The two .Rmd files in scripts/ are working documents used during manuscript preparation.

`res/`

Stored simulation and uncertainty results.

res/n101_k[nstates]_q[rate]_er_results.RDS (6 files)

Each file stores the raw simulation output for one rate condition under the equal-rates (er) model. The file name encodes the simulation condition (see naming convention above). Each RDS file contains an R list with one element per simulation replicate (100 replicates per condition). Each replicate element contains:

$res — a corHMM model fit object (the fitted ancestral state reconstruction)
Simulated tree and character data used to fit the model

res/unc/n101_k[nstates]_q[rate]_[model].RDS (12 files)

Per-condition uncertainty summary objects, covering both er and ard models across all six rate conditions.
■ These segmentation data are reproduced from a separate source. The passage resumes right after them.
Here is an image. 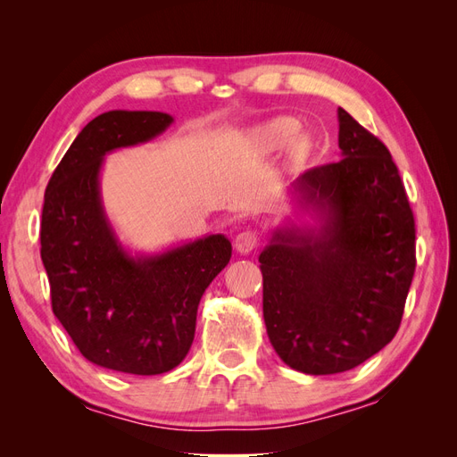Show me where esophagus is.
Here are the masks:
<instances>
[{
  "label": "esophagus",
  "mask_w": 457,
  "mask_h": 457,
  "mask_svg": "<svg viewBox=\"0 0 457 457\" xmlns=\"http://www.w3.org/2000/svg\"><path fill=\"white\" fill-rule=\"evenodd\" d=\"M259 244V232L257 230H242L240 234H237L234 238V245L240 253H250L253 252Z\"/></svg>",
  "instance_id": "1"
}]
</instances>
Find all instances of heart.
Here are the masks:
<instances>
[{"label":"heart","mask_w":457,"mask_h":457,"mask_svg":"<svg viewBox=\"0 0 457 457\" xmlns=\"http://www.w3.org/2000/svg\"><path fill=\"white\" fill-rule=\"evenodd\" d=\"M297 129H299V126L295 120H289V118L272 120L255 131V139L262 148L276 150L292 141V137L297 133ZM294 146H295V150H299L301 141L297 139L294 143Z\"/></svg>","instance_id":"heart-1"}]
</instances>
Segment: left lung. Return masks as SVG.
Wrapping results in <instances>:
<instances>
[{"mask_svg":"<svg viewBox=\"0 0 457 457\" xmlns=\"http://www.w3.org/2000/svg\"><path fill=\"white\" fill-rule=\"evenodd\" d=\"M337 118L345 158L295 183L324 225L276 230L259 255L269 339L311 376L353 370L391 343L416 270V223L391 152L343 108Z\"/></svg>","mask_w":457,"mask_h":457,"instance_id":"8db88e82","label":"left lung"}]
</instances>
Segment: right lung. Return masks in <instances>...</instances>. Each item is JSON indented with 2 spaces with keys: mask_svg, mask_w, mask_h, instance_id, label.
Returning a JSON list of instances; mask_svg holds the SVG:
<instances>
[{
  "mask_svg": "<svg viewBox=\"0 0 457 457\" xmlns=\"http://www.w3.org/2000/svg\"><path fill=\"white\" fill-rule=\"evenodd\" d=\"M171 121L146 110H110L91 120L53 171L41 212L54 316L89 362L135 376L183 362L200 299L232 255L228 238L212 234L131 257L108 223L99 188L104 154L154 139Z\"/></svg>",
  "mask_w": 457,
  "mask_h": 457,
  "instance_id": "right-lung-1",
  "label": "right lung"
}]
</instances>
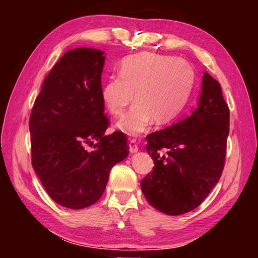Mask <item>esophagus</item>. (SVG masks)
Masks as SVG:
<instances>
[{
    "label": "esophagus",
    "instance_id": "1",
    "mask_svg": "<svg viewBox=\"0 0 258 258\" xmlns=\"http://www.w3.org/2000/svg\"><path fill=\"white\" fill-rule=\"evenodd\" d=\"M130 151L131 152H137L139 150V143L137 142V139H131L128 142Z\"/></svg>",
    "mask_w": 258,
    "mask_h": 258
}]
</instances>
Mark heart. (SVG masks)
<instances>
[{
	"label": "heart",
	"instance_id": "1",
	"mask_svg": "<svg viewBox=\"0 0 258 258\" xmlns=\"http://www.w3.org/2000/svg\"><path fill=\"white\" fill-rule=\"evenodd\" d=\"M195 72L185 60L141 52L123 59L118 77L101 86V100L110 115L118 117L135 99L134 106L121 117L117 127L139 135L152 121L165 125L182 111L194 87Z\"/></svg>",
	"mask_w": 258,
	"mask_h": 258
}]
</instances>
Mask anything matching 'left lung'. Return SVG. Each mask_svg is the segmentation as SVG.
Here are the masks:
<instances>
[{
  "label": "left lung",
  "mask_w": 258,
  "mask_h": 258,
  "mask_svg": "<svg viewBox=\"0 0 258 258\" xmlns=\"http://www.w3.org/2000/svg\"><path fill=\"white\" fill-rule=\"evenodd\" d=\"M229 125L220 83L205 72L192 115L147 137L146 149L155 166L142 178L141 189L152 207L180 215L204 202L223 172Z\"/></svg>",
  "instance_id": "8db88e82"
}]
</instances>
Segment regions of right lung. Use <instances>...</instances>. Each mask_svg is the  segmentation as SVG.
I'll use <instances>...</instances> for the list:
<instances>
[{"mask_svg": "<svg viewBox=\"0 0 258 258\" xmlns=\"http://www.w3.org/2000/svg\"><path fill=\"white\" fill-rule=\"evenodd\" d=\"M103 64L100 50L67 51L47 74L30 112L32 165L47 195L67 208L97 203L111 168L128 155L123 132L103 135L110 125L100 95Z\"/></svg>", "mask_w": 258, "mask_h": 258, "instance_id": "1", "label": "right lung"}]
</instances>
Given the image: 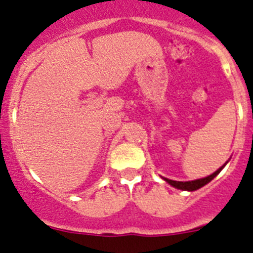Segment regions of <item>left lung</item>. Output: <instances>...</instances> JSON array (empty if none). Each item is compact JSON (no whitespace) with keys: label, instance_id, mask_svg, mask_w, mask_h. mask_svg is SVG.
I'll list each match as a JSON object with an SVG mask.
<instances>
[{"label":"left lung","instance_id":"left-lung-1","mask_svg":"<svg viewBox=\"0 0 253 253\" xmlns=\"http://www.w3.org/2000/svg\"><path fill=\"white\" fill-rule=\"evenodd\" d=\"M225 166V165H224ZM222 166V167H224ZM222 167L215 171V172L212 173V175L207 176V177H203V179H198V180H194V181H173V180H169V179H165L167 182H169V185L175 186L177 189H181V190H189V192H193V190H197V189L202 188L205 186L206 184H209L215 176H217V173L220 172L222 169Z\"/></svg>","mask_w":253,"mask_h":253}]
</instances>
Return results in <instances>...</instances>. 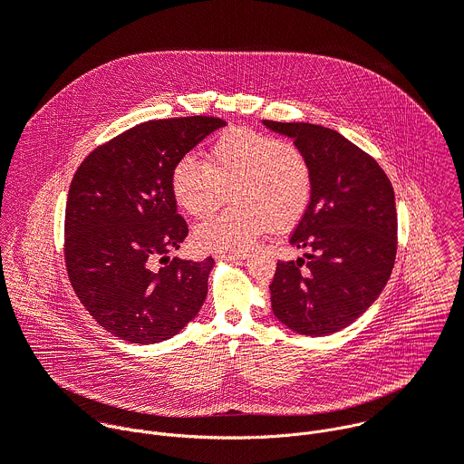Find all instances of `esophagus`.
<instances>
[{
    "label": "esophagus",
    "mask_w": 464,
    "mask_h": 464,
    "mask_svg": "<svg viewBox=\"0 0 464 464\" xmlns=\"http://www.w3.org/2000/svg\"><path fill=\"white\" fill-rule=\"evenodd\" d=\"M218 260H244L247 258L246 253H218L217 255Z\"/></svg>",
    "instance_id": "1"
}]
</instances>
Each RDS file is an R list containing aggregated uncertainty metrics across the 100 simulation replicates for that condition.

res/p_ci_rds/p_ci_[method]_n101_k[nstates]_q[rate]_[model]_results_sim[NNNN].rds (1797 files)

One file per simulation replicate × method × condition combination. Each RDS file is the output of corHMM:::compute_joint_ci() for a single replicate, containing the joint probability distribution over ancestral state assignments. The three methods are simmap, pupko, and marginal. Replicates are numbered 0001–0100 per condition.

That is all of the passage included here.